Struct ExecutionOptions

Source

pub struct ExecutionOptions {Show 22 fields
    pub batch_size: usize,
    pub coalesce_batches: bool,
    pub collect_statistics: bool,
    pub target_partitions: usize,
    pub time_zone: Option<String>,
    pub parquet: ParquetOptions,
    pub planning_concurrency: usize,
    pub skip_physical_aggregate_schema_check: bool,
    pub sort_spill_reservation_bytes: usize,
    pub sort_in_place_threshold_bytes: usize,
    pub meta_fetch_concurrency: usize,
    pub minimum_parallel_output_files: usize,
    pub soft_max_rows_per_output_file: usize,
    pub max_buffered_batches_per_output_file: usize,
    pub listing_table_ignore_subdirectory: bool,
    pub enable_recursive_ctes: bool,
    pub split_file_groups_by_statistics: bool,
    pub keep_partition_by_columns: bool,
    pub skip_partial_aggregation_probe_ratio_threshold: f64,
    pub skip_partial_aggregation_probe_rows_threshold: usize,
    pub use_row_number_estimates_to_optimize_partitioning: bool,
    pub enforce_batch_size_in_joins: bool,
}

Expand description

Options related to query execution

Fields§

§batch_size: usize

Default batch size while creating new batches, it’s especially useful for buffer-in-memory batches since creating tiny batches would result in too much metadata memory consumption

§coalesce_batches: bool

When set to true, record batches will be examined between each operator and small batches will be coalesced into larger batches. This is helpful when there are highly selective filters or joins that could produce tiny output batches. The target batch size is determined by the configuration setting

§collect_statistics: bool

Should DataFusion collect statistics after listing files

§target_partitions: usize

Number of partitions for query execution. Increasing partitions can increase concurrency.

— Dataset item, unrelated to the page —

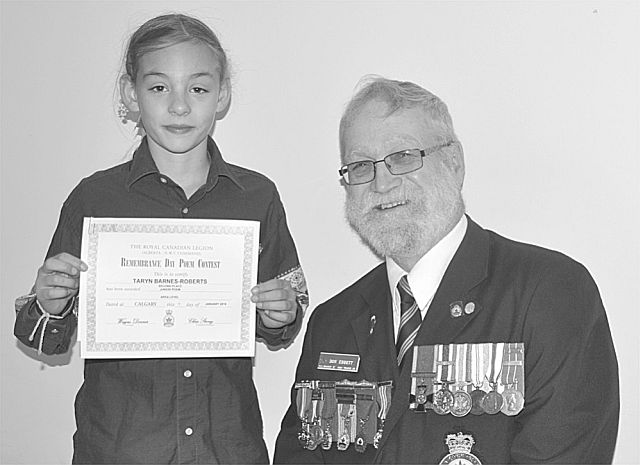 Taryn Barnes-Roberts, left, receives her award from High Prairie Legion president Don Ebbett for placing second in Area Junior Poems. She won $25 and a certificate. Barnes-Roberts attends High Prairie Elementary School.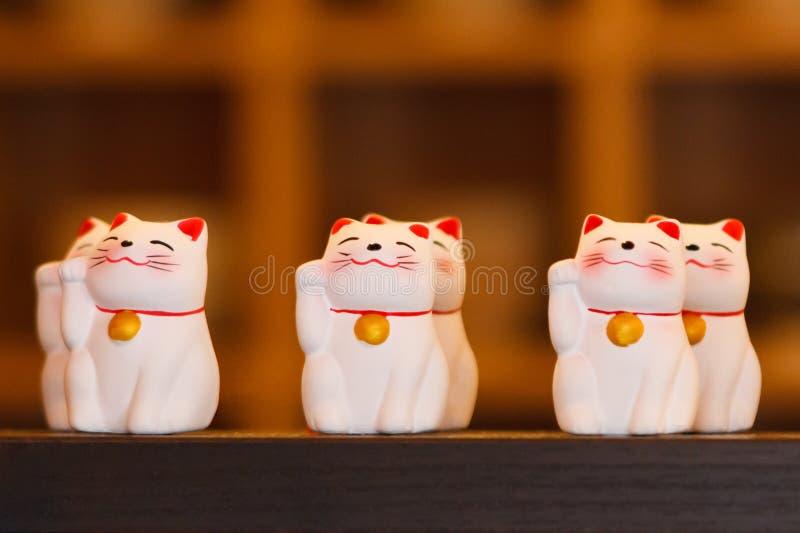 Κεραμικές κούκλες γατών Maneki Neko στο ξύλινο ράφι στοκ εικόνες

Defaults to the number of CPU cores on the system

§time_zone: Option<String>

The default time zone

Some functions, e.g. EXTRACT(HOUR from SOME_TIME), shift the underlying datetime according to this time zone, and then extract the hour

§parquet: ParquetOptions

Parquet options

§planning_concurrency: usize

Fan-out during initial physical planning.

This is mostly use to plan UNION children in parallel.

Defaults to the number of CPU cores on the system

§skip_physical_aggregate_schema_check: bool

When set to true, skips verifying that the schema produced by planning the input of LogicalPlan::Aggregate exactly matches the schema of the input plan.

When set to false, if the schema does not match exactly (including nullability and metadata), a planning error will be raised.

This is used to workaround bugs in the planner that are now caught by the new schema verification step.

§sort_spill_reservation_bytes: usize

Specifies the reserved memory for each spillable sort operation to facilitate an in-memory merge.

When a sort operation spills to disk, the in-memory data must be sorted and merged before being written to a file. This setting reserves a specific amount of memory for that in-memory sort/merge process.

Note: This setting is irrelevant if the sort operation cannot spill (i.e., if there’s no DiskManager configured).

§sort_in_place_threshold_bytes: usize

When sorting, below what size should data be concatenated and sorted in a single RecordBatch rather than sorted in batches and merged.

§meta_fetch_concurrency: usize

Number of files to read in parallel when inferring schema and statistics

§minimum_parallel_output_files: usize

Guarantees a minimum level of output files running in parallel. RecordBatches will be distributed in round robin fashion to each parallel writer. Each writer is closed and a new file opened once soft_max_rows_per_output_file is reached.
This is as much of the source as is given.